Another response to hypoxia and reoxygenation was an increase in PMN in the systemic circulation. Hallenbeck et al.(29) have shown in a canine model that cerebral hypoperfusion was associated with PMN accumulation in the injured brain hemisphere during the early postischemic period. Caceres et al.(30) showed in asphyxiated piglets that leukocyte accumulation occurred in cerebral arteries 4–6 h after the insult. Neutrophil accumulation in cerebral blood vessels may plug the microcirculation and cause damage from within the blood vessels during the first 24 h after asphyxia (31). This fits in with the observation that allopurinol-induced neutrophil depletion may be beneficial to the neonatal brain in rats exposed to hypoxia-ischemia (31). Neutrophils have a diameter of approximately 10 μm and have to be deformed before passing through the capillaries. Activated neutrophils will cause obstruction due to the loss of their viscoelastic properties.

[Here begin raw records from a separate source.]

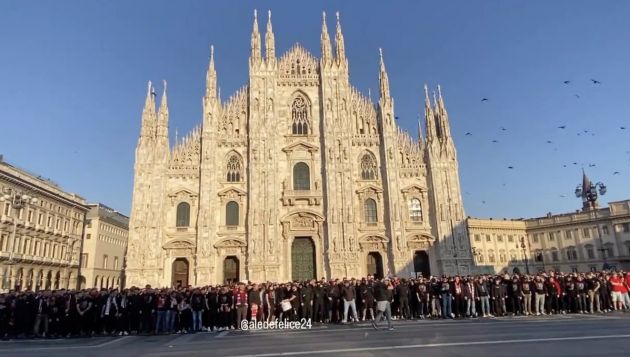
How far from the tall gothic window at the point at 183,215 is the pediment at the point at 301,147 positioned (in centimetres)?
876

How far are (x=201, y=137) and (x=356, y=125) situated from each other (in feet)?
41.3

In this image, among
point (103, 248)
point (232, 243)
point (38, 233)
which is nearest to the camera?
point (232, 243)

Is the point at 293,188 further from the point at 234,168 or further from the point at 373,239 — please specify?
the point at 373,239

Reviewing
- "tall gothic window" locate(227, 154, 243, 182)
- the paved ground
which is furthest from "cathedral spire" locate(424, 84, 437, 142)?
the paved ground

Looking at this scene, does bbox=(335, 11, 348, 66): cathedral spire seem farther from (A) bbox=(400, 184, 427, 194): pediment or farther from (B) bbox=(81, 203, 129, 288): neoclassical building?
(B) bbox=(81, 203, 129, 288): neoclassical building

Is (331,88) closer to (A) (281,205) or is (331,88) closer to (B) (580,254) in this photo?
(A) (281,205)

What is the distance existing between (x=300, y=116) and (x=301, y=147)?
9.75ft

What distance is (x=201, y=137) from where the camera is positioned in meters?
34.1

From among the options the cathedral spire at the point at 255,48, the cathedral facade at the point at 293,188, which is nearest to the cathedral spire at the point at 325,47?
the cathedral facade at the point at 293,188

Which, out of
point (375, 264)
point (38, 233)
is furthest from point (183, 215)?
point (38, 233)

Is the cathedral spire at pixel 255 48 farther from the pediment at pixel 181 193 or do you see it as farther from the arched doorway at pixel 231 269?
the arched doorway at pixel 231 269

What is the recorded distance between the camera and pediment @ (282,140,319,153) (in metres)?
34.8

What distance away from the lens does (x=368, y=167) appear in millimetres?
35188

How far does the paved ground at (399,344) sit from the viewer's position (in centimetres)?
887
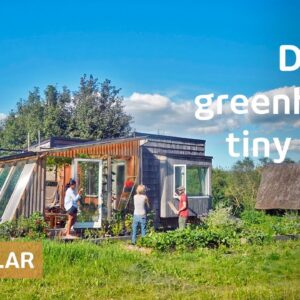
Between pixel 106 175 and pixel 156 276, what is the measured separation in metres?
7.23

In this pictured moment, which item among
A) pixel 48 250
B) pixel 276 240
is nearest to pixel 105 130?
pixel 276 240

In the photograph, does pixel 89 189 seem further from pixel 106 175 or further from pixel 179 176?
pixel 179 176

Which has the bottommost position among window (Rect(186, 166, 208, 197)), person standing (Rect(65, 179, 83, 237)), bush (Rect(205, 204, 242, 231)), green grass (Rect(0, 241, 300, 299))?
green grass (Rect(0, 241, 300, 299))

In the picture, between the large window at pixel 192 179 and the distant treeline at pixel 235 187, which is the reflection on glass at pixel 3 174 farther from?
the distant treeline at pixel 235 187

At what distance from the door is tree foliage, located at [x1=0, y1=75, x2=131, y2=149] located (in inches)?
389

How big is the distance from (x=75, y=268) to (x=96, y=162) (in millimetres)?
6992

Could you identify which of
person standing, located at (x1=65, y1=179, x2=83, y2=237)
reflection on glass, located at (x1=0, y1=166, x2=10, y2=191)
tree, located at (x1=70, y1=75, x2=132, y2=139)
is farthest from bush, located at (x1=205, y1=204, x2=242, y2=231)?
tree, located at (x1=70, y1=75, x2=132, y2=139)

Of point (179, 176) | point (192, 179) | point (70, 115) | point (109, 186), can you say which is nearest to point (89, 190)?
point (109, 186)

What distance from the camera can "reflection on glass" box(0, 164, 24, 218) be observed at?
13.8 meters

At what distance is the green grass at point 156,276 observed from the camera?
7117 mm

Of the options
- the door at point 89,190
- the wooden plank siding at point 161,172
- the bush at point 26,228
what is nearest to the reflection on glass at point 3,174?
the door at point 89,190

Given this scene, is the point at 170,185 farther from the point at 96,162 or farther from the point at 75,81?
the point at 75,81

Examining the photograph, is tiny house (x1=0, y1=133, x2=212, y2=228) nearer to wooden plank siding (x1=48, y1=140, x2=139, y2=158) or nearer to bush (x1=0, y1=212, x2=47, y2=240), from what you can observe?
wooden plank siding (x1=48, y1=140, x2=139, y2=158)

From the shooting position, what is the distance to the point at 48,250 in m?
8.82
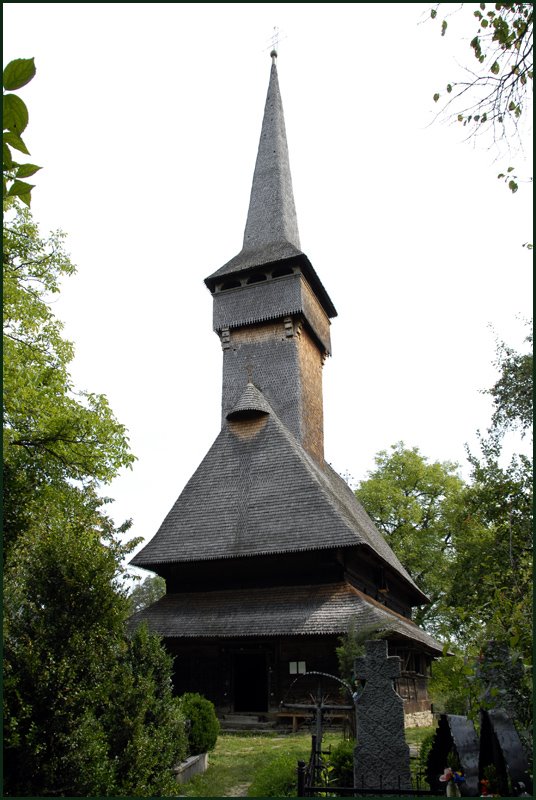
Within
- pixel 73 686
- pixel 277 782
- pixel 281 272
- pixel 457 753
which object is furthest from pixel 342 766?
pixel 281 272

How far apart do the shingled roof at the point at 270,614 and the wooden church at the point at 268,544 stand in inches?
1.6

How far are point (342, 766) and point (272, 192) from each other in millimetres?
24530

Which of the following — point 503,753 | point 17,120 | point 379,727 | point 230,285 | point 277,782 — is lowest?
point 277,782

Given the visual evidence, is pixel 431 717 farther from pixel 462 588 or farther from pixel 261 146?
pixel 261 146

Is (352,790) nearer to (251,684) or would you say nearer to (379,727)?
(379,727)

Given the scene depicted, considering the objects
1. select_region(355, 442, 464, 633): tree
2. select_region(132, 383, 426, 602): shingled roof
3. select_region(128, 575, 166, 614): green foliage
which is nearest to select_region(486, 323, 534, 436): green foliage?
select_region(132, 383, 426, 602): shingled roof

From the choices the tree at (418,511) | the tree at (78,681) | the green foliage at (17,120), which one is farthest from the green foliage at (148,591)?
the green foliage at (17,120)

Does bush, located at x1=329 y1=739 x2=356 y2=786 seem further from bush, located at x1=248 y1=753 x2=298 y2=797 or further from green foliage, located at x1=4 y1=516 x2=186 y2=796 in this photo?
green foliage, located at x1=4 y1=516 x2=186 y2=796

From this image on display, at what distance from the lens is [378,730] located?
7.36 metres

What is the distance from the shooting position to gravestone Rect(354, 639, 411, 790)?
7.08 meters

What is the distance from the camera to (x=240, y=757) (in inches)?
459

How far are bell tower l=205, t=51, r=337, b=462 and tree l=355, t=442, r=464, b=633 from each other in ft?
41.2

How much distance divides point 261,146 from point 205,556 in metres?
20.9

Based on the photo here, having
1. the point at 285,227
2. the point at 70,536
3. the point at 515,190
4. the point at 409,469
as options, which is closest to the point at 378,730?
the point at 70,536
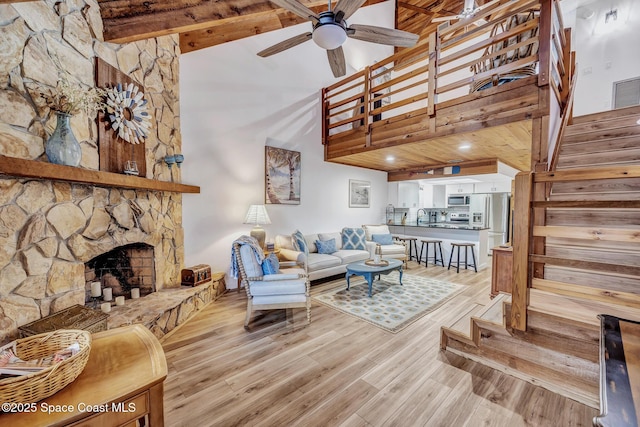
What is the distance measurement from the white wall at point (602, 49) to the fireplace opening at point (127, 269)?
29.0 feet

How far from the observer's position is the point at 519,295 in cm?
199

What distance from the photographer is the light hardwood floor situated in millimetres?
1722

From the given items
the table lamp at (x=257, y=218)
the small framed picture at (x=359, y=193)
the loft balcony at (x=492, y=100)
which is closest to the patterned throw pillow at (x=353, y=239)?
the small framed picture at (x=359, y=193)

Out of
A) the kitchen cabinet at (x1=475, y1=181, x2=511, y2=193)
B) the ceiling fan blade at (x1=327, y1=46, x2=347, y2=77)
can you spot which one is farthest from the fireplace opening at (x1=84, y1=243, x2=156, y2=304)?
the kitchen cabinet at (x1=475, y1=181, x2=511, y2=193)

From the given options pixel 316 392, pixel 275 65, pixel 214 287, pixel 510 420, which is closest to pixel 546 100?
pixel 510 420

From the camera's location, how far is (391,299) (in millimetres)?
3768

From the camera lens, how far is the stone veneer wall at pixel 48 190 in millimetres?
1799

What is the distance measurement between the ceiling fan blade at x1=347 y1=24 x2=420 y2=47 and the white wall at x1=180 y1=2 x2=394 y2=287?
101 inches

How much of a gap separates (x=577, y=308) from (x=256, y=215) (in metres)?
3.77

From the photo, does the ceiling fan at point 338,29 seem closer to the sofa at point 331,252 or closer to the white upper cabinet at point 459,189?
the sofa at point 331,252

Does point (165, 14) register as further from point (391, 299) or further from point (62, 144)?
point (391, 299)

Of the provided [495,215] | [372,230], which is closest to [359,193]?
[372,230]

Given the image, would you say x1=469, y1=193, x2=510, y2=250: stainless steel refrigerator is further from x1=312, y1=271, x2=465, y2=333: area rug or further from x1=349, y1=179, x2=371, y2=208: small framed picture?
x1=312, y1=271, x2=465, y2=333: area rug

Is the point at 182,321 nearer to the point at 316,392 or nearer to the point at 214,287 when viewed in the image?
the point at 214,287
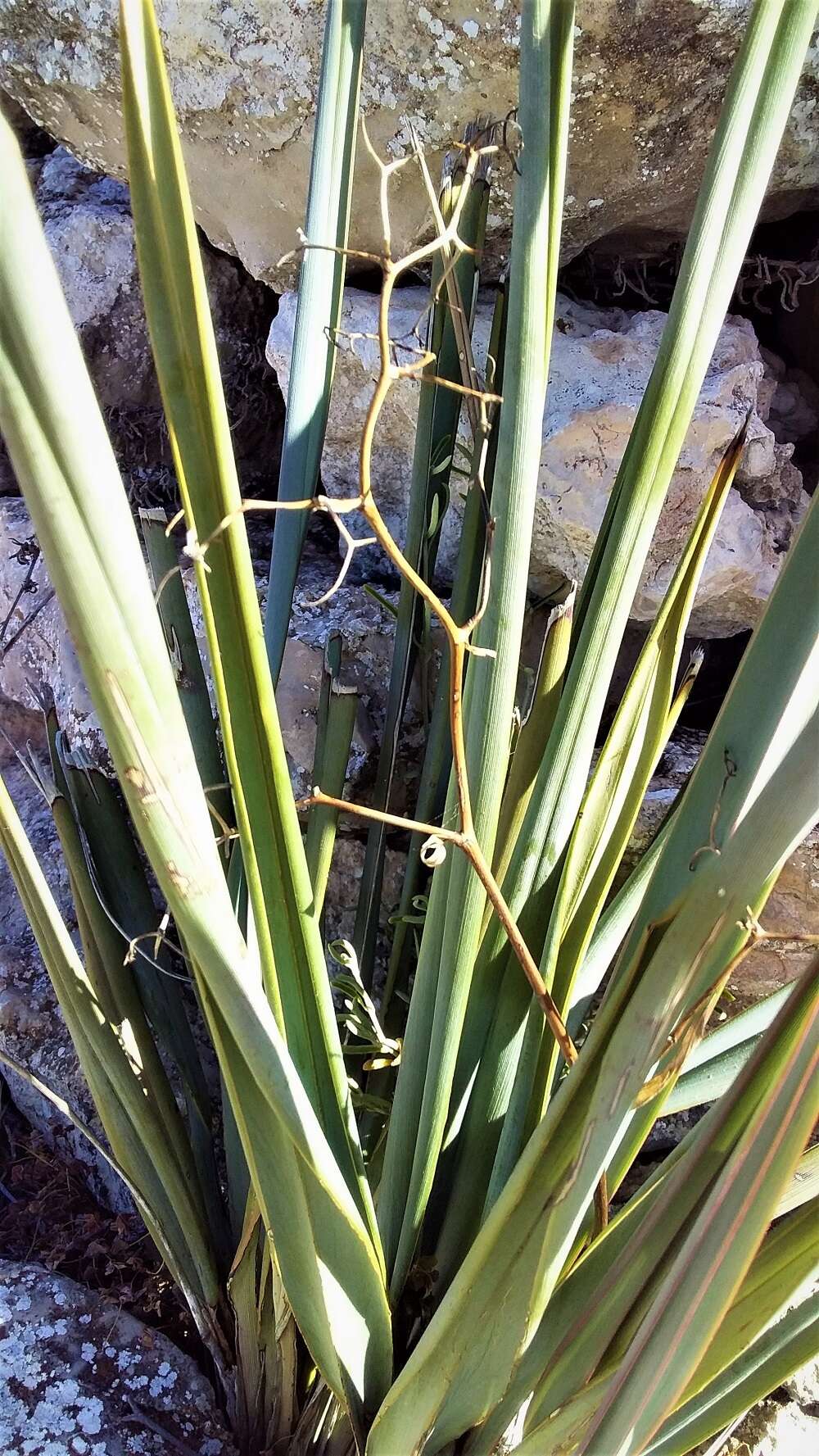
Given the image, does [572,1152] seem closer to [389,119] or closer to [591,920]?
[591,920]

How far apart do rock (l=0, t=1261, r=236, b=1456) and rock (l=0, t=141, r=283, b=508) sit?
748 mm

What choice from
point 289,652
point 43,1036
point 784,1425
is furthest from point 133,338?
point 784,1425

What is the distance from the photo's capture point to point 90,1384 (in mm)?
638

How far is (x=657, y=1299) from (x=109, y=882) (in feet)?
1.41

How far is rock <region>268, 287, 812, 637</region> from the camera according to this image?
0.77m

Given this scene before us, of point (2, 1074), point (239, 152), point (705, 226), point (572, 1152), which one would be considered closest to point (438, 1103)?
point (572, 1152)

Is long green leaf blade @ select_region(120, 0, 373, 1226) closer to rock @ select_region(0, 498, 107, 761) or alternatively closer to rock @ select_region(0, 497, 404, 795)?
rock @ select_region(0, 497, 404, 795)

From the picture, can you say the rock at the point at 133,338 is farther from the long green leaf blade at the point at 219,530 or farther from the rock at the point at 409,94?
the long green leaf blade at the point at 219,530

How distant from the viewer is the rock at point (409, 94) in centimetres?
71

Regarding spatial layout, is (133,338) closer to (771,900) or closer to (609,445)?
(609,445)

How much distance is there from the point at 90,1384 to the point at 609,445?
0.76 meters

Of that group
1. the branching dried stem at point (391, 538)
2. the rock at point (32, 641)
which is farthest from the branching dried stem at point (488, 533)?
the rock at point (32, 641)

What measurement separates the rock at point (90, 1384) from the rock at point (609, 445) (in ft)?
2.13

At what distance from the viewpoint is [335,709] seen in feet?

Moreover, the activated endothelium may express adhesion molecules, which attract circulating neutrophils and cause them to adhere (32).

We found that hypoxemia caused an initial increase in cortical microvascular perfusion of approximately 150% of baseline values, after which the flow returned to normal values at approximately 60 min of reoxygenation. Unexpectedly, there was no further increase in perfusion after the start of reoxygenation in either study group. As demonstrated in previous studies, when the microsphere technique (33) or the LDF technique (34) was used to assess regional cerebral blood flow in the cortex, the circulation was restored as efficiently with 21 as with 100% O2. However, the latter findings do not necessarily prove that there are no differences in deeper and more sensitive brain regions.

Hypoxia induced a decrease in forebrain oxygen uptake (CMRO2), which became restored during reoxygenation. After the start of reoxygenation, room air tended to induce a higher CMRO2 than 100% O2, which became significant after 60 min. It seemed that reoxygenation with 100% O2 reduced the O2 extraction and utilization in the predominantly cortical brain areas assessed in the present study. This depression in the O2 metabolism when oxygen is available in excess may reflect a protective mechanism possessed by the whole brain or a lower metabolic rate of oxygen in tissues drained by the superior sagittal sinus.

The fact that formation of H2O2 in cerebral venous PMN during reoxygenation with 21% O2 was lower, in contrast with the concentration found during reoxygenation with 100% O2, and that cortical vascular perfusion was restored in both groups indicates that care must be taken when higher O2 concentrations are used. Reducing the O2 to a more moderate level may be of therapeutic importance, a proposition that should be further examined.

In conclusion, H2O2 concentration in arterial PMN of newborn piglets increased during hypoxia and tended to increase in PMN from cerebral venous blood. During reoxygenation, neutrophil cells accumulated in the systemic arterial circulation. At the same time, H2O2 concentration in PMN in the cerebral circulation was low with room air but remained high with pure oxygen ventilation. Further, cortical microvascular perfusion increased during transient hypoxia and was almost normalized after reoxygenation in both study groups. We speculate that reoxygenation with increased oxygen concentrations may have side effects. This indicates that oxygen should be reintroduced with caution during neonatal resuscitation.